I'm certainly no expert in this area and I'm looking forward to listening to other people's opinions who are far more skilled than I am.

Mostly I find that I can adapt a scale I'm comfortable with to just about anything by adding a note here and taking one away there. I'm sure all I'm doing is making alterations that actually make it a different scale, but I couldn't tell you what scale it is.

That being said, my bassist came to me with a song idea and the bass line absolutely dictated that it HAD to be C/C/Am/Am for the verse. I had a really hard time finding a way to adapt a Cm pentatonic to the progression and was forced to rethink how to approach it. I ended up developing a couple of licks to drop over the C that added the tone that made it sound major, and a couple of other licks within an Am pentatonic scale for the other bit. In the course of playing with changing between them, I found specific notes within each scale that absolutely wouldn't work as a transition between the two chords and others that seemed to be able to flow from one to the other.

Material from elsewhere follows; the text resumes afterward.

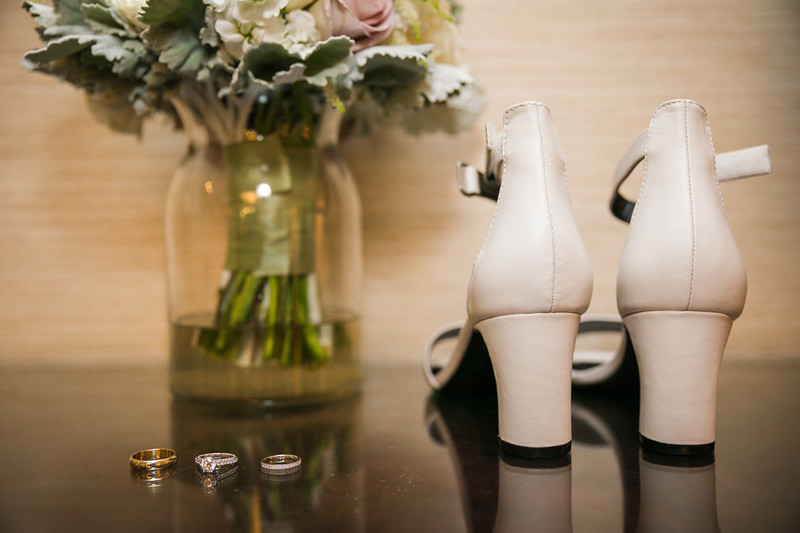 CHRIS AND CANDACE - WEDDING DAY-1.jpg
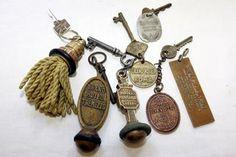 vintage hotel keys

A simplified way to start might be to look at the associated arpeggios in the progression and find other tones that you can access by hammering on and off, bending or sliding as transitions between the static tones of the arpeggio itself. Similar to pulling off or hammering on one finger here, one there while chording through a progression to add interest (eg. pulling off a finger while chording an Am to make it an Am7, then hammering back on at some point). I'm not sure if that makes sense...

EDIT: A further note. Something I've been working on lately is trying to PLAY a vocal melody, selecting my choice of bends, hammer ons, slides, vibrato etc. to most closely match what it sounds like the vocal is doing in a given passage.


----------



## fretzel (Aug 8, 2014)

^^^passing tones are what you are referring to. 
Good example in a blues/funk setting would be playing a b7 then changing to e9. When about to change walk down on d string from the b on the 9th fret to to the major 3rd of the e9 on the 6th. 9/8/7/6. See what you come up with.


----------



## jeancoltrane (Feb 20, 2015)

a good solo is like a well written book. it has an introduction, character development, plot, climax, resolution etc. id say the most important thing is developing a rhythmic theme. once you have a strong rhythmic motif the notes will begin to play themselves. take a simple rhythm and expand on it, gradually adding to it. 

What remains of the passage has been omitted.